Increased apoptosis sensitivity of alveolar type 2 (ATII) cells and increased apoptosis resistance of (myo)fibroblasts, the apoptosis paradox, contributes to the pathogenesis of idiopathic pulmonary fibrosis (IPF). The mechanism underlying the apoptosis paradox in IPF lungs, however, is unclear. Aging is the greatest risk factor for IPF. In this study, we show, for the first time, that ATII cells from old mice are more sensitive, whereas fibroblasts from old mice are more resistant, to apoptotic challenges, compared with the corresponding cells from young mice. The expression of plasminogen activator inhibitor 1 (PAI-1), an important profibrogenic mediator, was significantly increased in both ATII cells and lung fibroblasts from aged mice. In vitro studies using PAI-1 siRNA and active PAI-1 protein indicated that PAI-1 promoted ATII cell apoptosis but protected fibroblasts from apoptosis, likely through dichotomous regulation of p53 expression. Deletion of PAI-1 in adult mice led to a reduction in p53, p21, and Bax protein expression, as well as apoptosis sensitivity in ATII cells, and their increase in the lung fibroblasts, as indicated by in vivo studies.
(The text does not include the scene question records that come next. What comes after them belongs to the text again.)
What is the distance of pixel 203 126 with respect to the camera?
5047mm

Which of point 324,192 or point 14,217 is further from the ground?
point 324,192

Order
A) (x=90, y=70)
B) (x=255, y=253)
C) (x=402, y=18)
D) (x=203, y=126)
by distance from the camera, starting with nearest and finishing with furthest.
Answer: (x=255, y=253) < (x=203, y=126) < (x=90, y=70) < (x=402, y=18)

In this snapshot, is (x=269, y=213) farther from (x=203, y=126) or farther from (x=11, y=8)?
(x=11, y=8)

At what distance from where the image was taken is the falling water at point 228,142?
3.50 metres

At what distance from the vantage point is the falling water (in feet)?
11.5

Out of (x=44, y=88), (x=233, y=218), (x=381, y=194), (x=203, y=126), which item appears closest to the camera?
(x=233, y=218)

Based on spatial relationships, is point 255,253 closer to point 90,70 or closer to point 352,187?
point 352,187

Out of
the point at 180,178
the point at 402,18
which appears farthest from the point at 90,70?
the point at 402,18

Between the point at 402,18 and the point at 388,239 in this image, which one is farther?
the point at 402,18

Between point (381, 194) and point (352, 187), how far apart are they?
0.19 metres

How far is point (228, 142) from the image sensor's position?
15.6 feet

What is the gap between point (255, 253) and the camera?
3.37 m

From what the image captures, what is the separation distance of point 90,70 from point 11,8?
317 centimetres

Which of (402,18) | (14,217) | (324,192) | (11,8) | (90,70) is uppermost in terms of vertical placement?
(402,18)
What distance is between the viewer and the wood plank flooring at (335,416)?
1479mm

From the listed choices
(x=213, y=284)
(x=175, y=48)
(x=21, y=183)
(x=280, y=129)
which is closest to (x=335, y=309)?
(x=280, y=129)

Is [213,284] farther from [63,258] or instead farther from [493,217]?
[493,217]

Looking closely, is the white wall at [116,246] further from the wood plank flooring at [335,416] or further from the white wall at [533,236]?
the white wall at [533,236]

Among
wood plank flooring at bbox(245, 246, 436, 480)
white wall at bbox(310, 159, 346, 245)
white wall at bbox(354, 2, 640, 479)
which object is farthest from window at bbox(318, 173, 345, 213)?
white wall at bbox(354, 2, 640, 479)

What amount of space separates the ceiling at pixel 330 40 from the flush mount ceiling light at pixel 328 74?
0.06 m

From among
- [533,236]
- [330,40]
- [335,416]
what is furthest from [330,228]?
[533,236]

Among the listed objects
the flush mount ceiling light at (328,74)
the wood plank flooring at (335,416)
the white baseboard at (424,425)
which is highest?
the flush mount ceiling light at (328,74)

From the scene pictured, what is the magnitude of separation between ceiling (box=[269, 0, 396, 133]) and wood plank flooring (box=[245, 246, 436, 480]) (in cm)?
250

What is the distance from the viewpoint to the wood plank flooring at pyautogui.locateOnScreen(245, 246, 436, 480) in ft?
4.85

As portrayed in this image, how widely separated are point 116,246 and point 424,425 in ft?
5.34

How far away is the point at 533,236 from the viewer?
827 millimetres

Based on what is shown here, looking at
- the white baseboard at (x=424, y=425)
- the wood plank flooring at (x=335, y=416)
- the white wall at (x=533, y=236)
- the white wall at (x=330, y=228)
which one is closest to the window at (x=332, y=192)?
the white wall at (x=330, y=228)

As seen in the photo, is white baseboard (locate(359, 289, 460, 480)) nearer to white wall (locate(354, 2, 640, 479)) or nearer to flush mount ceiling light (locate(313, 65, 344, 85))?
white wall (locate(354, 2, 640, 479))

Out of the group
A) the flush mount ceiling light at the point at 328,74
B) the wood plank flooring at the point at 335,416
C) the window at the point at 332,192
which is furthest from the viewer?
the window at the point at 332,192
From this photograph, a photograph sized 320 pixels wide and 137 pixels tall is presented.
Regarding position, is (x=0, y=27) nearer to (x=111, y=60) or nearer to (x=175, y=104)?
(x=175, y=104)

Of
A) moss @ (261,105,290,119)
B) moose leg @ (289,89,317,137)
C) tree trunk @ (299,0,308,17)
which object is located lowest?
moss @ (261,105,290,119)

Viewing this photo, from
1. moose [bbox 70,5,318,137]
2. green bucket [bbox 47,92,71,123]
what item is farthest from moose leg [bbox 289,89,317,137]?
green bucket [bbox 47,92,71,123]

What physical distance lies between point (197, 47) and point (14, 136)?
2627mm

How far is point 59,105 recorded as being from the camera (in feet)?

This increase was associated with an attenuation of lung fibrosis after bleomycin challenge. Since PAI-1 is up-regulated in both ATII cells and fibroblasts in IPF, the results suggest that increased PAI-1 may underlie the apoptosis paradox of ATII cells and fibroblasts in IPF lungs.

Automated summary

The increased sensitivity to apoptosis of alveolar type 2 cells (ATII) and the increased resistance to apoptosis of (myo)fibroblasts, known as the apoptosis paradox, could be attributed to the regulation of plasminogen activator inhibitor 1 (PAI-1), which is up-regulated in both cell types in idiopathic pulmonary fibrosis (IPF). The findings suggest that the age-related changes in PAI-1 levels may underlie the apoptosis sensitivity and resistance in ATII and fibroblast cells in IPF lungs. The genetic deletion of PAI-1 in mice led to alterations in p53, p21, and Bax protein expression, impacting the apoptosis response in these cells and ultimately affecting lung fibrosis development.